Bevor ich Jeremias Coster kennen lernte, hatte er eine Weile oben im Dachgeschoss des Pavillons gewohnt, wie vorher und nach ihm andere Professoren der Technischen Hochschule Aachen. Eine bessere Studierstube hätte ich mir nicht denken können, und für einen Pataphysiker ist das Dachgeschoss dieses barocken Patrizier-Tempels erst recht der ideale Ort, so über der Stadt, ihr nächtliches Blinken unter dem Sternenhimmel vor Augen oder die blitzende Sonne auf den Dächern.
Am Portal des Pavillons war ich selten gewesen, meist an der hinteren Tür, denn unten ist man als Fußgänger gefährdet. Da kommt die Fahrstraße um die Kurve, hoch zum Drehturm. Also, der Turm dreht sich nicht, sondern das Café auf dem alten Wasserturm. Was meinst du, wenn man in so einem Drehturmcafé einen Löffel in den Kaffee steckt, muss man dann gar nicht umrührn, weil sich der Kaffee um den Löffel dreht?
Telefon klingelt. Eine Frau sagt:
Hier ist die Weinhandlung Hannover.
Bin ich mit der Traube verbunden?
Nein.
„Oh, da habe ich mich verwählt.
Ja.
Dann bitte ich um Entschuldigung!
Tschüs.Entschuldigung? Da oben steht noch der Fehler im Wort umrühren. Es fehlt ein „e“, aber man sieht nicht, dass es fehlt, denn es ist ja nicht da. So ein Anruf bringt mich ganz durcheinander. Man hat mich schon für vieles gehalten, und manches davon war nicht schmeichelhaft für mich. Aber warum sollte ich die Traube sein? Das gibt keinen Sinn, wäre mir auch unangenehm. Man wird als Traube zertreten und gesoffen oder zerbissen und geschluckt.

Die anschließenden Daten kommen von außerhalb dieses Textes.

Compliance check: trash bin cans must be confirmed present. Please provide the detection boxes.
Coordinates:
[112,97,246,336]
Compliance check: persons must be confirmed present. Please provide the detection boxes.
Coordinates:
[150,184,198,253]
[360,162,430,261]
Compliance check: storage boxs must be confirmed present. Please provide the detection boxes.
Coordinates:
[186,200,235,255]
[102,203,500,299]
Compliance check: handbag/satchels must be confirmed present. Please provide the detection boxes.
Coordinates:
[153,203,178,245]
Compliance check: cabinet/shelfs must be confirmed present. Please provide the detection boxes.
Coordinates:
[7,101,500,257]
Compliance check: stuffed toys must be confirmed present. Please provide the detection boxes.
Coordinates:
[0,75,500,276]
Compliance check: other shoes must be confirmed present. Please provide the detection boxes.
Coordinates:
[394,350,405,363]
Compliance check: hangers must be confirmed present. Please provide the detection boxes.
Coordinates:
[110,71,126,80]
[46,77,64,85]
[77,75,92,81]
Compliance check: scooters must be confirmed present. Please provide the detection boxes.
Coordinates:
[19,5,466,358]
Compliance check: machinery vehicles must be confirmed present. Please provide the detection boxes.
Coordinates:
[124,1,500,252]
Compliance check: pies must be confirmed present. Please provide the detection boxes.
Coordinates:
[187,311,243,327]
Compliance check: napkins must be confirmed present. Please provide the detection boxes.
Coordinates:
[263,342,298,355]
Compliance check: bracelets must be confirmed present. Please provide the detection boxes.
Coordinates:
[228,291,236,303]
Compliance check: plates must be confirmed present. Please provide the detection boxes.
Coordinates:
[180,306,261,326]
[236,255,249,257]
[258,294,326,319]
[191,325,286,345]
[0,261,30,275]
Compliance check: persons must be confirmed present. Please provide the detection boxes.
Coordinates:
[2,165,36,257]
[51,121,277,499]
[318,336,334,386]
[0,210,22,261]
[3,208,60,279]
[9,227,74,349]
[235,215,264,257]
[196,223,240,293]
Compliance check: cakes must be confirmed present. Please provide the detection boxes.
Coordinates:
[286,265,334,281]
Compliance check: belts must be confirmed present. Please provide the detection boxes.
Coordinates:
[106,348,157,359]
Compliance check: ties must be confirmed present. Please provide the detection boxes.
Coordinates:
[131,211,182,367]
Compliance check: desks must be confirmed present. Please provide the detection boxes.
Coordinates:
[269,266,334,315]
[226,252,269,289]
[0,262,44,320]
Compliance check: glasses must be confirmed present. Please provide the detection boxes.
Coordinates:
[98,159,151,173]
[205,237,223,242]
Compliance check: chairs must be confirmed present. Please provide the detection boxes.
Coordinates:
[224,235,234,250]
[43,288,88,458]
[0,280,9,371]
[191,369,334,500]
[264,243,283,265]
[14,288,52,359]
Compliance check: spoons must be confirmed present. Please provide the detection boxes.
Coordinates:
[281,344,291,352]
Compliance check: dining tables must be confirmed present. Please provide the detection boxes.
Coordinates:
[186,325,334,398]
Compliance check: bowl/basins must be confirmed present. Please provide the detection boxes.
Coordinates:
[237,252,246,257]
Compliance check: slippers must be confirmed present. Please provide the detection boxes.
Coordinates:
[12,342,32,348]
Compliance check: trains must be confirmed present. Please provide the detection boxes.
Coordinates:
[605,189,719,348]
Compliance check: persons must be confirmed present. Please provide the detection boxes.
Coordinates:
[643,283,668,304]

Der rasche Aufstieg zum Kerstenschen Pavillon hatte mich erst recht erhitzt. Mir perlten die Schweißtropfen von der Stirn, als ich vor der herrschaftlichen Treppe stand, und das sollte mir oben noch peinlich werden. Die Flügeltür war offen, ich drückte sie auf und trat in die Halle. Sie ist, wie man sich denken kann, beinah höher als weit. Hohe Decken befreien den Kopf. Ich bin sicher, unter der genormten Deckenhöhe 2,40 Meter werden andere Gedanken gedacht als unter einer hohen Decke, die achtungsvoll zurückweicht. Unter solch einem eigenen Himmel fühlt der Mensch sich erhaben. Es drückt das Lebensgefühl gekrönter Häupter aus und sogar das einer Stadtpatrizierfamilie, stolz und hochaufgerichtet. Sich erhöhen durch die Architektur. Das ist ein beneidenswertes Privileg. Die Aachener haben dieses Privileg an ihre Bürger übertragen. Man muss nur zur rechten Zeit kommen, um die Türen offen zu finden.
Nebenher: Google lügt. „Tod auf dem Dachboden von Trithemius am …“ Das ist zweimal nicht wahr. Ich bin nicht am 11.10. auf meinem Dachboden gestorben. Er gehört nämlich gar nicht mir.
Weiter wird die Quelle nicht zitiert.